100 tysięcy złotych stracił 51-latek, zmanipulowany za pomocą przekrętu „na pracownika banku”. Uwierzył, że rozmawia z przedstawicielem placówki i przelał oszczędności na wskazane „konto techniczne”. Był przekonany, że w ten sposób je chroni.
Stracił 100 tysięcy przekonany, że chroni pieniądze
Do pokrzywdzonego zadzwonił mężczyzna podający się za pracownika banku, w którym 51-latek posiada konto. „Konsultant” poinformował mieszkańca Warszawy, że ktoś złożył na jego dane dwa wnioski o pożyczkę oraz wniosek o wydanie duplikatu karty bankomatowej.
Został zmanipulowany
Rzekomy pracownik banku powiedział, że najprawdopodobniej doszło do próby wyłudzenia pieniędzy.
Poinformował mieszkańca Warszawy, że skontaktuje się z nim pracownik działu bezpieczeństwa banku w celu zabezpieczenia środków zgromadzonych na koncie bankowym.
Po chwili do 51-latka zadzwonił mężczyzna o charakterystycznym wschodnim akcencie, który ostrzegał, że pieniądze na jego rachunku bankowym są zagrożone. Zalecił przelanie oszczędności na wskazane ,,bezpieczne konto techniczne”, aby zapobiec utracie pieniędzy, poszkodowany postępował zgodnie z instrukcjami konsultanta banku i wykonał dwie transakcje na łączną kwotę 100 tys. złotych.
W pewnym momencie 51-latek zorientował się, że coś jest nie tak i zakończył rozmowę. Następnie skontaktował się już z prawdziwym pracownikiem banku, aby zweryfikować przeprowadzone transakcje. Wtedy usłyszał, że żaden z pracowników tej placówki nie prosił o przelanie środków na inne konto. Do banku nie wpłynęły też żadne wnioski o pożyczkę na dane 51-latka. Mieszkaniec Warszawy zrozumiał, że padł ofiarą oszustwa. Został zmanipulowany i chcąc chronić swoje oszczędności, sam je przelał oszustom.

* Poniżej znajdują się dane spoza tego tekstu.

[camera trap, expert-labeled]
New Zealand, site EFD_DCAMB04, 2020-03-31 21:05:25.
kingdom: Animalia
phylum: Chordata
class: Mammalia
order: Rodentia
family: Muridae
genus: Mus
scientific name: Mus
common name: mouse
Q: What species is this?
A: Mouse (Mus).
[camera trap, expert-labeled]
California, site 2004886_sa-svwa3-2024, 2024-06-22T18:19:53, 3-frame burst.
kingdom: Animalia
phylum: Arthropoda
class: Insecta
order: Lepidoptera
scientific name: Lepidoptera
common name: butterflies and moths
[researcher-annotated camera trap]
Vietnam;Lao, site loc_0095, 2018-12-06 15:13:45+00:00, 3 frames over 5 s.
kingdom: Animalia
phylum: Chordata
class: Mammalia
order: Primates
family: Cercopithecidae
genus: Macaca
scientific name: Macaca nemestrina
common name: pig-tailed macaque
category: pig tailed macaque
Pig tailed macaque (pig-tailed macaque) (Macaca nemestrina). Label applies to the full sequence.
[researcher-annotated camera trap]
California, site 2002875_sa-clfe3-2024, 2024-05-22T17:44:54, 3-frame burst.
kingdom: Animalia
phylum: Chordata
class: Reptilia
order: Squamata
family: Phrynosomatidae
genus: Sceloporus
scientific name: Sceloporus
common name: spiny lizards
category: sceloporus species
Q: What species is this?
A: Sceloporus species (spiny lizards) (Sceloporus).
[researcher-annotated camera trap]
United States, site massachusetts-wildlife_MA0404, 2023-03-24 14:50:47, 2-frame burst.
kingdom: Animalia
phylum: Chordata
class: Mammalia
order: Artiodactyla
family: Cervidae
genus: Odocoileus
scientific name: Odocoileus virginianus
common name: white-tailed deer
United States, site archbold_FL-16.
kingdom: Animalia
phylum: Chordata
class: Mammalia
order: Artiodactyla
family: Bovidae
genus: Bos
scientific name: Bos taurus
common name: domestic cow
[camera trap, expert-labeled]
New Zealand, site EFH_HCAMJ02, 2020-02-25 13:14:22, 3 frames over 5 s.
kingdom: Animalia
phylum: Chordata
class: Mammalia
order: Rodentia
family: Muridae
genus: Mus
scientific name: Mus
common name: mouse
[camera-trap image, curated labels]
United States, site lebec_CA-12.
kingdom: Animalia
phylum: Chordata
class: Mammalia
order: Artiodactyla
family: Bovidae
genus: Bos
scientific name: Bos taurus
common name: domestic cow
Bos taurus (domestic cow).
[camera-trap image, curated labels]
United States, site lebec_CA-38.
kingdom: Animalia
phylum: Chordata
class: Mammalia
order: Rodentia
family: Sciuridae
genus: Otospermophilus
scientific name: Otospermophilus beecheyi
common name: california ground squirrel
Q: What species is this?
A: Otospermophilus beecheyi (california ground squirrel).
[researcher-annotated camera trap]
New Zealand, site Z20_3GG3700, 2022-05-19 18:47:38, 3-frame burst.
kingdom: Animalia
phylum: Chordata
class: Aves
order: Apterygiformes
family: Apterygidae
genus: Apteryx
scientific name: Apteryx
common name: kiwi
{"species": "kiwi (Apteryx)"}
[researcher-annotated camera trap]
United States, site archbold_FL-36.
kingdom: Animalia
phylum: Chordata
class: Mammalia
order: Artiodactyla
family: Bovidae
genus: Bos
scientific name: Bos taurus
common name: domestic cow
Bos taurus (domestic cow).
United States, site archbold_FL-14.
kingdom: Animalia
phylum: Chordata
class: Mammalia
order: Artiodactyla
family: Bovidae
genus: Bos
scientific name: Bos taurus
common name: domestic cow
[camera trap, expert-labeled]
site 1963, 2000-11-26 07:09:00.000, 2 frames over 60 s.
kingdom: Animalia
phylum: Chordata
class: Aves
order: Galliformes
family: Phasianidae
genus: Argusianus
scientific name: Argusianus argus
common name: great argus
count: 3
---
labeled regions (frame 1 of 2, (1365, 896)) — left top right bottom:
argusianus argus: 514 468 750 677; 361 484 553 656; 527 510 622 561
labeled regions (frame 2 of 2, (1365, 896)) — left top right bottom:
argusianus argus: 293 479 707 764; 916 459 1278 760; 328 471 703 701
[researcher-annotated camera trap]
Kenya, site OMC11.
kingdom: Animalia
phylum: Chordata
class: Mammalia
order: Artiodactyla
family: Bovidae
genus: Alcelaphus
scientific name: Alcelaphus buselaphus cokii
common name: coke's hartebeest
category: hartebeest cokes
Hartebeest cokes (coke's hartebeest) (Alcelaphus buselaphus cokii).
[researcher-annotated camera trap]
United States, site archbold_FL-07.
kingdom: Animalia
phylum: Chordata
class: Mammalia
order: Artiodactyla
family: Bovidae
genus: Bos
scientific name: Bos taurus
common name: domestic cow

Kierujmy się zasadą ograniczonego zaufania
Policjanci apelują o ostrożność i rozwagę. Podczas telefonicznych rozmów z nieznajomymi osobami zawsze kierujmy się zasadą ograniczonego zaufania.
– Jeśli otrzymamy telefon od osoby podającej się za pracownika banku nigdy nie działajmy pod wpływem emocji. Rozłączmy się i skontaktujmy z konsultantem swojego banku, aby zweryfikować, czy nasz rozmówca faktycznie jest tym, za kogo się podaje. Przypominamy, że pracownik banku nigdy nie poprosi o wpłacenie pieniędzy na inne konto bankowe. Należy zawsze mieć świadomość, że wyświetlony numer telefonu lub nazwa banku nie są gwarancją, że rozmawiamy z prawdziwym przedstawicielem tej instytucji. Pracownicy banku nigdy nie żądają od klientów podania loginu, hasła do konta ani tym bardziej kodu autoryzacyjnego SMS, jak i nie polecają instalowania aplikacji, z której mogą wykonywać ruchy na koncie klienta — apeluje policja.
Tak trudno jest policji zidentyfikować oszustó i odzyskać pieniądze jak mają nr konta bankowego, na który zostały przelane pieniądze?
Ludzie co plusują te wypowiedzi to chyba nie znają żadnego życia?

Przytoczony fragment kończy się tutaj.